— Start DATASET EXTRACT —
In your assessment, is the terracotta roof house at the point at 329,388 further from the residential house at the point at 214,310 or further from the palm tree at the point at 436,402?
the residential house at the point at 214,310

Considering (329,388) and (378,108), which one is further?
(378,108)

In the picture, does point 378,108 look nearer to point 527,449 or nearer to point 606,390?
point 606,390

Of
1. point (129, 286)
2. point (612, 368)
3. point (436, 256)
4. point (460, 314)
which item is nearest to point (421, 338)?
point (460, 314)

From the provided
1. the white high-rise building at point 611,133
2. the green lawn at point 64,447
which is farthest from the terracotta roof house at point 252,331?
— End DATASET EXTRACT —
## TASK TO COMPLETE:
Turn every line of the listing above into a numbered list, leaving out the blank lines.

## WRITTEN RESPONSE:
1. In your assessment, is the terracotta roof house at the point at 329,388 further from the residential house at the point at 214,310 or further from the palm tree at the point at 436,402?
2. the residential house at the point at 214,310
3. Considering (329,388) and (378,108), which one is further?
4. (378,108)
5. In the picture, does point 378,108 look nearer to point 527,449 or nearer to point 606,390?
6. point 606,390
7. Of
8. 1. point (129, 286)
9. 2. point (612, 368)
10. 3. point (436, 256)
11. 4. point (460, 314)
12. which item is nearest to point (421, 338)?
13. point (460, 314)
14. From the provided
15. 1. the white high-rise building at point 611,133
16. 2. the green lawn at point 64,447
17. which is farthest from the terracotta roof house at point 252,331?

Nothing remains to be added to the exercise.